In October, the Supreme Court refused to take up several other cases dealing with the issue of whether states can ban gay marriage. Soon after, Justice Ruth Bader Ginsburg told NPR’s Nina Totenberg, “when there’s no disagreement among the courts of appeals we don’t step in. ... If there had been a court of appeals on the other side, we probably would have taken that case."

Now there is such a split, and it’s likely the Supreme Court will step in.

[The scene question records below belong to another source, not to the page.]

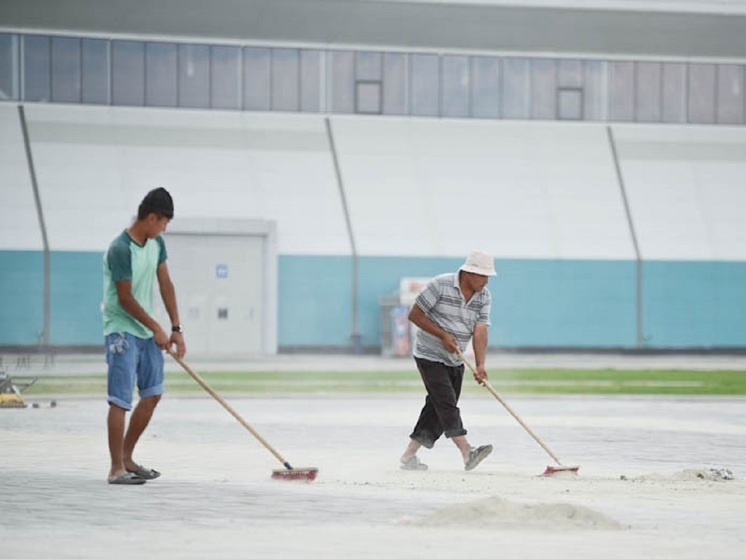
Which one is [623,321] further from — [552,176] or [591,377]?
[591,377]

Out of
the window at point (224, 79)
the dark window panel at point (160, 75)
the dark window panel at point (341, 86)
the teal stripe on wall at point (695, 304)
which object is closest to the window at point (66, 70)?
the dark window panel at point (160, 75)

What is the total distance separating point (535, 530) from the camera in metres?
9.23

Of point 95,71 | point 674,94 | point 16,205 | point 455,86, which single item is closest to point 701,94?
point 674,94

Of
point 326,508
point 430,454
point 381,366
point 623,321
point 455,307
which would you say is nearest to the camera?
point 326,508

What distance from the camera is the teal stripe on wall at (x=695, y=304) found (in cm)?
4922

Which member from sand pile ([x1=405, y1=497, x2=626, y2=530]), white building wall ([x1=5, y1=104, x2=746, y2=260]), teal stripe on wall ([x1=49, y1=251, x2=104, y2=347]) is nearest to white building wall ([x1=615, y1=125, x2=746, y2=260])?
white building wall ([x1=5, y1=104, x2=746, y2=260])

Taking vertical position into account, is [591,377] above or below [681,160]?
below

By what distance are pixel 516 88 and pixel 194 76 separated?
10.2m

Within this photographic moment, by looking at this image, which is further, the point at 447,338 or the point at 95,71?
the point at 95,71

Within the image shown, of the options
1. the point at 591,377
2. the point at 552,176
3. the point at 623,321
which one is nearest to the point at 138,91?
the point at 552,176

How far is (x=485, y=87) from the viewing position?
51562 mm

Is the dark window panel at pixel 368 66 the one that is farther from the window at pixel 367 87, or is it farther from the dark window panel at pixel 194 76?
the dark window panel at pixel 194 76

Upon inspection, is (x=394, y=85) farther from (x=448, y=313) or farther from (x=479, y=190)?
(x=448, y=313)

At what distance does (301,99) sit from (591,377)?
18697 mm
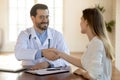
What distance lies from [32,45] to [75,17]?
6.46m

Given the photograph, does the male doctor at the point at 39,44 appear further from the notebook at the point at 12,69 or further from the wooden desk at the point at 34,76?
the wooden desk at the point at 34,76

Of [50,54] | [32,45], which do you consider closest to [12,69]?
[50,54]

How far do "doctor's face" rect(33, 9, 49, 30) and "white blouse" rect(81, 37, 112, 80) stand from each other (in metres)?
0.96

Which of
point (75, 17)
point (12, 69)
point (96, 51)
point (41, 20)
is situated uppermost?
point (41, 20)

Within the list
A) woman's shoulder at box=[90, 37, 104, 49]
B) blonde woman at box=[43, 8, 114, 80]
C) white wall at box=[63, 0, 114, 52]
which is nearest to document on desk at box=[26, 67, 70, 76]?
blonde woman at box=[43, 8, 114, 80]

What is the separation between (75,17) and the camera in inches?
359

Chase Strangio, staff attorney in the ACLU Lesbian Gay Bisexual and Transgender Project, said in a statement: "This decision is an outlier that’s incompatible with the 50 other rulings that uphold fairness for all families, as well as with the Supreme Court’s decision to let marriage equality rulings stand in Indiana, Wisconsin, Utah, Oklahoma and Virginia. We will be filing for Supreme Court review right away and hope that through this deeply disappointing ruling we will be able to bring a uniform rule of equality to the entire country.”